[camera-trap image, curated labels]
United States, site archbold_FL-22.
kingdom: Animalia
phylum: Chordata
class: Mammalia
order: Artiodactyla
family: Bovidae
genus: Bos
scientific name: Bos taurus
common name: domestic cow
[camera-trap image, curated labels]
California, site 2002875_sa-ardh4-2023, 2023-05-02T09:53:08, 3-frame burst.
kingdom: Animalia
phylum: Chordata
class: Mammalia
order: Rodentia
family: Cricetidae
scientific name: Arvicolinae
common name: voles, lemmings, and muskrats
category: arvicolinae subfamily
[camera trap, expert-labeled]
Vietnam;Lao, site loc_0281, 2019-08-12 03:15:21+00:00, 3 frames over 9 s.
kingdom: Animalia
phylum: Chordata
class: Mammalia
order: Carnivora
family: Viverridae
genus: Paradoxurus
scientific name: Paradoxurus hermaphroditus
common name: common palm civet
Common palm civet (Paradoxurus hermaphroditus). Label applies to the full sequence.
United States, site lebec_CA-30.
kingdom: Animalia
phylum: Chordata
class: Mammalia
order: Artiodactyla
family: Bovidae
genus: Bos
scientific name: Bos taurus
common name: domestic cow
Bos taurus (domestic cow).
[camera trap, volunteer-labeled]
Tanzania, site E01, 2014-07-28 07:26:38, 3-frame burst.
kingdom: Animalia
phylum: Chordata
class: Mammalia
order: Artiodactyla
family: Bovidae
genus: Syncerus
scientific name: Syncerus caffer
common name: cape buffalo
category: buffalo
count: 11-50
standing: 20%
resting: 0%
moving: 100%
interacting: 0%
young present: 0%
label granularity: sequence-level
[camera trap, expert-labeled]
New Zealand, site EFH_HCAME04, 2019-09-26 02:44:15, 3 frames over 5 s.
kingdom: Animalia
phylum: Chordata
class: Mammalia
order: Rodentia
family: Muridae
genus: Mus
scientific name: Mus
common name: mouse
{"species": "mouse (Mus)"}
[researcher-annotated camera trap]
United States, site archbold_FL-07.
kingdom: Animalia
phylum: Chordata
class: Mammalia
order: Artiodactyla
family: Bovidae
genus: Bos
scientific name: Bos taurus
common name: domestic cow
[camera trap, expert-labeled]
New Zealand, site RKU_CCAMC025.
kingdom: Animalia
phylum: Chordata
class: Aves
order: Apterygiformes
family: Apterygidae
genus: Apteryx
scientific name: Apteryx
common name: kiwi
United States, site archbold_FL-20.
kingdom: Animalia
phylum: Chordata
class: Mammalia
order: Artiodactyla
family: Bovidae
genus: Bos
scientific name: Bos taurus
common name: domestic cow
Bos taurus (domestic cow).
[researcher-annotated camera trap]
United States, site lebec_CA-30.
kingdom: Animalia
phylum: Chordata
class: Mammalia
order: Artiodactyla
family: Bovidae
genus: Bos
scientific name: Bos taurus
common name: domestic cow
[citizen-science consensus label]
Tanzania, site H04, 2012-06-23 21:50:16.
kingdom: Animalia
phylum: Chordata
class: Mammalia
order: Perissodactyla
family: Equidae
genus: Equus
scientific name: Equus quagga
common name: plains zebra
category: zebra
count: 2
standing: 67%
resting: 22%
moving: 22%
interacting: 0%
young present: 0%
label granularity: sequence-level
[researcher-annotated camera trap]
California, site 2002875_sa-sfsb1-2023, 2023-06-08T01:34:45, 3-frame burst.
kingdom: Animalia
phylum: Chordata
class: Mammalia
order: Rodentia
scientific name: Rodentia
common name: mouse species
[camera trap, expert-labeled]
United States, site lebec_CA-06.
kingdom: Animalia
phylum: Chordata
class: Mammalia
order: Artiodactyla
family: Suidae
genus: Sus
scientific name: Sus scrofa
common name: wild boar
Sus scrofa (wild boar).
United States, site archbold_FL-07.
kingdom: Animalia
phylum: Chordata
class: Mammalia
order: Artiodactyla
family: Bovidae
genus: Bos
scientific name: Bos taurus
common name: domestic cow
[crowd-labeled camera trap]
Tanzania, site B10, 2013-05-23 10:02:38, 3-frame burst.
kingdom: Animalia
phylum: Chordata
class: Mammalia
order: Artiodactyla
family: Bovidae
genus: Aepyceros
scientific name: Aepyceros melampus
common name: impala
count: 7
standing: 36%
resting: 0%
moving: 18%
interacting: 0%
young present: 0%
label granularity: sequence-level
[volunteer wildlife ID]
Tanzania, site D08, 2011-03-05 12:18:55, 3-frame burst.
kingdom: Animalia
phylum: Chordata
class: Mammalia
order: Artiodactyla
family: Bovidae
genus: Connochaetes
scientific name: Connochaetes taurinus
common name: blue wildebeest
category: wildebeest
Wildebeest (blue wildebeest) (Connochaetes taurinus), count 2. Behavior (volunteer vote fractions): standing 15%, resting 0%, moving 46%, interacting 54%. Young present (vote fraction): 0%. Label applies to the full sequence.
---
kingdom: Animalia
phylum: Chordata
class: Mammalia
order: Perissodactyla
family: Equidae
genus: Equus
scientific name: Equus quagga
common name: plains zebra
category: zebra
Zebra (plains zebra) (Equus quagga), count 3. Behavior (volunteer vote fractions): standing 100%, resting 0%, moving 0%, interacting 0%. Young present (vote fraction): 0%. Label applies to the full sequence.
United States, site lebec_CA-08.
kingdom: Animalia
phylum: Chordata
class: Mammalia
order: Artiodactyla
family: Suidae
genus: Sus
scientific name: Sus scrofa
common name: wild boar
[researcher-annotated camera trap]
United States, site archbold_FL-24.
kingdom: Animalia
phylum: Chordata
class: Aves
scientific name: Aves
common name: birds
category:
_ _ _
### About this task:
If a line in the entries contains the word "burst", copy that line out.

### Solution for this exercise:
California, site 2002875_sa-ardh4-2023, 2023-05-02T09:53:08, 3-frame burst.
Tanzania, site E01, 2014-07-28 07:26:38, 3-frame burst.
California, site 2002875_sa-sfsb1-2023, 2023-06-08T01:34:45, 3-frame burst.
Tanzania, site B10, 2013-05-23 10:02:38, 3-frame burst.
Tanzania, site D08, 2011-03-05 12:18:55, 3-frame burst.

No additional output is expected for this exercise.